Segment Start: Available records

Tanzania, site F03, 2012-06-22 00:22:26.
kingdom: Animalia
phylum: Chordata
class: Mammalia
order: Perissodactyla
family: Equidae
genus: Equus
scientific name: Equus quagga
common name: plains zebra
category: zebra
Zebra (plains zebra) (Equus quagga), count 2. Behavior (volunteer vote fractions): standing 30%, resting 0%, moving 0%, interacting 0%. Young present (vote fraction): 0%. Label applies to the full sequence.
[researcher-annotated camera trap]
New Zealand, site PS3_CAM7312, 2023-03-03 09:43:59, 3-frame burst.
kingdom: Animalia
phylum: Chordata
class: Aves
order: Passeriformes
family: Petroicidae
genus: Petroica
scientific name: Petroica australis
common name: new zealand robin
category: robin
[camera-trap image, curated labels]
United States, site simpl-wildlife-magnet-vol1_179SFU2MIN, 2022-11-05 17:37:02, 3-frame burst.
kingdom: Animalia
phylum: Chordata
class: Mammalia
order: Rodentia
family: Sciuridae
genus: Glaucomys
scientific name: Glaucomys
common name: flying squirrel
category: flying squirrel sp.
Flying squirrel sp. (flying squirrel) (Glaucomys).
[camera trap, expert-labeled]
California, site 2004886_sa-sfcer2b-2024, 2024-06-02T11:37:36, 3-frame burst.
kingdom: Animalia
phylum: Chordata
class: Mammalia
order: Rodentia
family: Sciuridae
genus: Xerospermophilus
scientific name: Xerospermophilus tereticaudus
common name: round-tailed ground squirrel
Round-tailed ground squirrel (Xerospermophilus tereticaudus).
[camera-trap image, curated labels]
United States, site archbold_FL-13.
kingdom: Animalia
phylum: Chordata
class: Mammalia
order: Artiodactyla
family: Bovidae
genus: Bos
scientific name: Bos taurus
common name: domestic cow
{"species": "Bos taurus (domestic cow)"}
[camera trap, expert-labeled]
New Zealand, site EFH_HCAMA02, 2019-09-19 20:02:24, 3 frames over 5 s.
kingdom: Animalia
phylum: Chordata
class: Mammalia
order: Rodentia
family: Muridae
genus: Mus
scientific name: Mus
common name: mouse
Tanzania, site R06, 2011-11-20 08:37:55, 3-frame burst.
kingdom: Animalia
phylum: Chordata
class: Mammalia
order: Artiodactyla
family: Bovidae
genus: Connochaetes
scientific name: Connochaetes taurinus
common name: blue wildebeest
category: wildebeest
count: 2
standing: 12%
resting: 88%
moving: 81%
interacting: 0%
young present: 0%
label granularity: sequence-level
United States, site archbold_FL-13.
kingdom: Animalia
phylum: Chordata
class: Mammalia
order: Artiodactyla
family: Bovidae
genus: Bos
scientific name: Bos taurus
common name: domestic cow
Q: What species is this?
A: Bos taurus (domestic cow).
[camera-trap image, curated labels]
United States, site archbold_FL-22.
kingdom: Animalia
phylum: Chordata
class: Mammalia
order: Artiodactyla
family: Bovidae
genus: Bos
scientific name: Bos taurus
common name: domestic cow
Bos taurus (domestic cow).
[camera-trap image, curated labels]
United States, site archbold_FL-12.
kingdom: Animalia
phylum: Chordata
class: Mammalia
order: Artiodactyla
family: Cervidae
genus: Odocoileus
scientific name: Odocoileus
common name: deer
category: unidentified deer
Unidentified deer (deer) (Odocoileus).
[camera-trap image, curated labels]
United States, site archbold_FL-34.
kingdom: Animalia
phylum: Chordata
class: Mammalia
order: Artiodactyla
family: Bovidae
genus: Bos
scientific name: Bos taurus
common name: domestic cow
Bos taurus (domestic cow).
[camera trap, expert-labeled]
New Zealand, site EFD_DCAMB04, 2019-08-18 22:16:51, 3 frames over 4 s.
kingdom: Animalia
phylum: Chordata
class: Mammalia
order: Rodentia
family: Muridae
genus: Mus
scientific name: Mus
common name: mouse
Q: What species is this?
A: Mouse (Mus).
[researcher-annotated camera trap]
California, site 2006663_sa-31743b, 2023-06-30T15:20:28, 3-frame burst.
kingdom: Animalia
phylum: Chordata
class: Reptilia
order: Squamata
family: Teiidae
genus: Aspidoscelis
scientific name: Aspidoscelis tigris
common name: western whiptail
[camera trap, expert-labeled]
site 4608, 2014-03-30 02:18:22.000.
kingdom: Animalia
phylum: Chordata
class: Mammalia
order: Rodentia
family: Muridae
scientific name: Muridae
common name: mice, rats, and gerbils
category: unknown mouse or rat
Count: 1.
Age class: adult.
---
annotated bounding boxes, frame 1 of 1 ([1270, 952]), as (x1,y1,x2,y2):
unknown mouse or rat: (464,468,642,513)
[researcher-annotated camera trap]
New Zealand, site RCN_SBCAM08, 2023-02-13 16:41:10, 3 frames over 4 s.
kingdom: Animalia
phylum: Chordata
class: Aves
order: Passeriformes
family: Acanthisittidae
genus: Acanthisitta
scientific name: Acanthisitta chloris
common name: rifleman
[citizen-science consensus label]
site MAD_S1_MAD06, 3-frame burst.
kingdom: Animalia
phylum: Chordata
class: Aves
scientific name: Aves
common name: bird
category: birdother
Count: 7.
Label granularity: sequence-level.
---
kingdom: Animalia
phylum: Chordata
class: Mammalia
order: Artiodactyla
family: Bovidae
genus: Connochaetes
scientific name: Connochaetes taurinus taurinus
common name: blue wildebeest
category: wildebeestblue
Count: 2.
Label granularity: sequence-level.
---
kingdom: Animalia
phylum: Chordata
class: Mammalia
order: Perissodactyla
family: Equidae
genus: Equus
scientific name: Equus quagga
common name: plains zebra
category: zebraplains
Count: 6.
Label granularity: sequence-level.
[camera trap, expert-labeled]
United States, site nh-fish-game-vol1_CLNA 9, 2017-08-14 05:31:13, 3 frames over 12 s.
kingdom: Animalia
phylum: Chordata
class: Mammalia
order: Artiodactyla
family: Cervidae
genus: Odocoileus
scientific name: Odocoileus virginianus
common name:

Segment End: Available records

_What to produce_: Identify the lines above with the word "Connochaetes". Copy them.

_Task output_:
genus: Connochaetes
scientific name: Connochaetes taurinus
genus: Connochaetes
scientific name: Connochaetes taurinus taurinus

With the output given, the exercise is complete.